Due porte si aprono dal salone verso due piccoli salottini minori. Una porta, aperta davanti a me, invita a proseguire, entrando in quello che storicamente doveva essere il salottino degli uomini. Quel luogo dove essi si ritiravano, parlavano di affari, giocavano d’azzardo ed allietavano il trascorrere del tempo con sigari e tabacco. Intorno piccoli dettagli sono invece testimoni di una casa ad oggi sempre viva, abitata, accogliente, che ci parla dei suoi attuali proprietari. Il Signor Azzoni, originario di Napoli, ha firmato il suo salottino con una serie di dipinti celebrativi dei suoi amati paesaggi di mare, della sua terra d’origine. Quasi nascosto, riconosco appeso ad una parete un piccolo ritratto di Maria Gaetana, ma subito sono catturata dai ricchi affreschi delle pareti che mi fanno riprendere il dialogo interiore con gli dèi. Questa volta l’interlocutore è Apollo, gemello di Diana, corazzato, guerriero, virile e forte. Vicino a lui, Cronos, dio del tempo, scacciato da angioletti, a voler ricordare il vero significato della villa, ossia di un luogo quando, nella lunga estate di altri tempi durante la villeggiatura in campagna, il tempo si fermava e nessuno era padrone di scandire la vita degli uomini che vi abitavano.

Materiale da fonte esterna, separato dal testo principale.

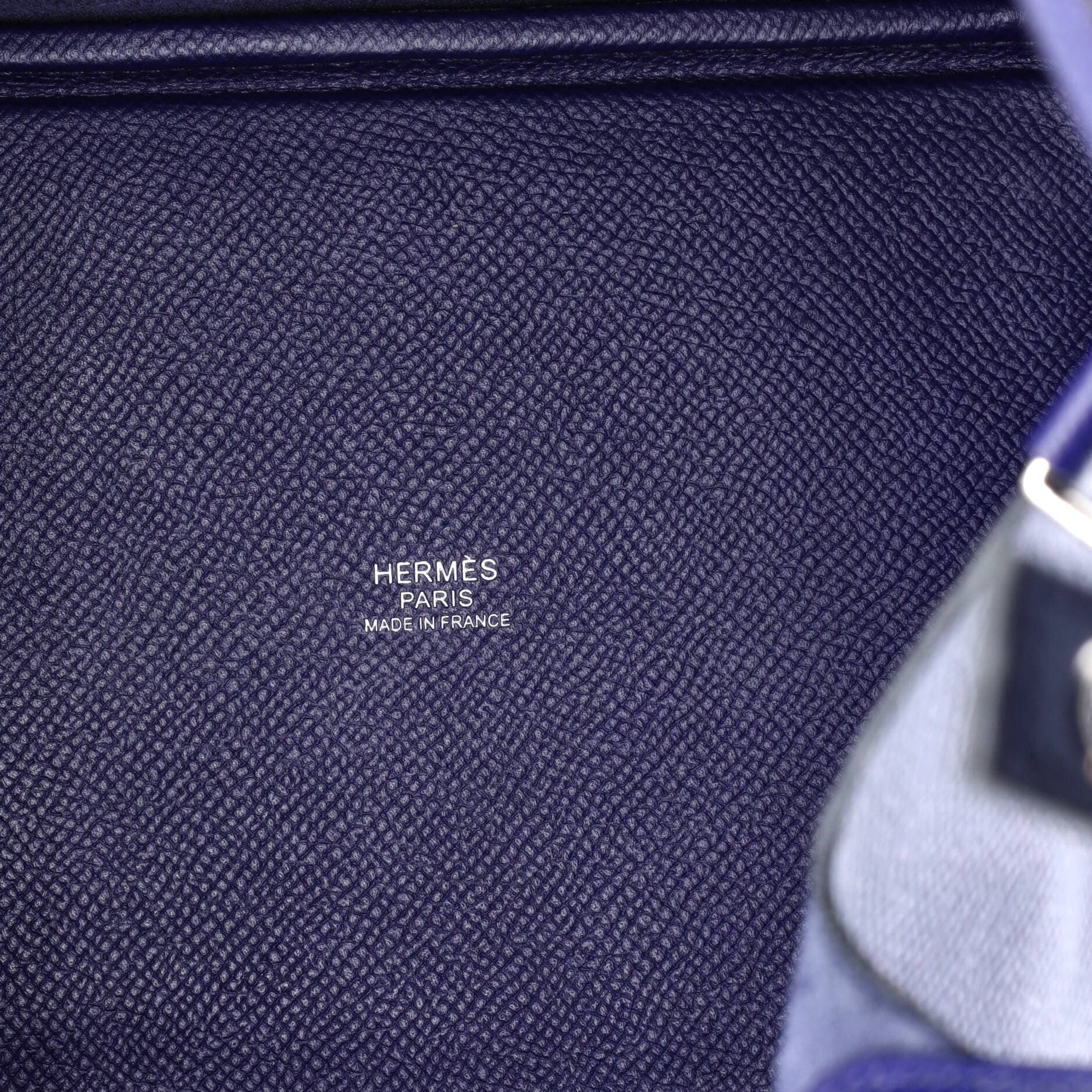 Pre-Owned Hermes Picotin Lock Bag Tressage Epsom PM, Alternate, color, Bleu Encre/Noir/Brique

Continuo la visita, spostandomi nella stanza accanto, alla scoperta del salottino delle donne, trasformato a fine Ottocento in una sala da pranzo. Mi trovo nel luogo in cui donne e fanciulle si riunivano, pettegolando come oche giulive di nuove mode, di donne di malaffare e di uomini facoltosi, spiluccando, golose, sfiziosi dolci con glasse zuccherine. In questo luogo, incontro la sinuosa figura di Venere dipinta insieme alle sue sacre colombe, simbolo di fedeltà di una famiglia unita e forte, come quella che doveva aver commissionato questo grande ciclo pittorico. Continuano poi scene delle quattro stagioni che ancora ci ricordano quanto il tempo possa correre veloce, quando è un tempo piacevole, e ci parlano dei preziosi frutti della terra che ogni stagione ci sa donare.
Mi soffermo ad ammirare finissime porcellane antiche, racchiuse in una grande credenza in legno scuro. Poco dopo, ripercorro velocemente le stanze, quasi a voler congedare gli dèi che con benevolenza mi hanno accolta. Varco la porta della saletta delle donne per lasciare definitivamente i salotti, ritrovandomi nella galleria d’ingresso; ritorno quindi nel giardino all’italiana, per osservare un’ultima volta scorci di quel paesaggio mistico, ormai vestito dei colori della sera.

 

Questa particolare ed elegante dimora, è resa ospitale dalla calda accoglienza dei padroni di casa, ad ogni mia visita. L’avvolgente tepore delle stufe accese nei mesi più freddi, il profumo della cena, che discreto fa sentire gli ospiti della villa come a casa propria, ma soprattutto la squisita gentilezza dei signori Azzoni sempre cordiali, pronti ad accogliere i loro invitati con raffinata eleganza e familiarità, lasciano sempre nel cuore di chi visita questa dimora un profondo desiderio di ritornare per scoprire nuove sfaccettature di bellezza di natura e di vita.

Per chi ancora non conoscesse Villa Agnesi Albertoni, si tenga pronto a scoprirla, sarà come per qualche ora vivere una vacanza nobile d’altri tempi!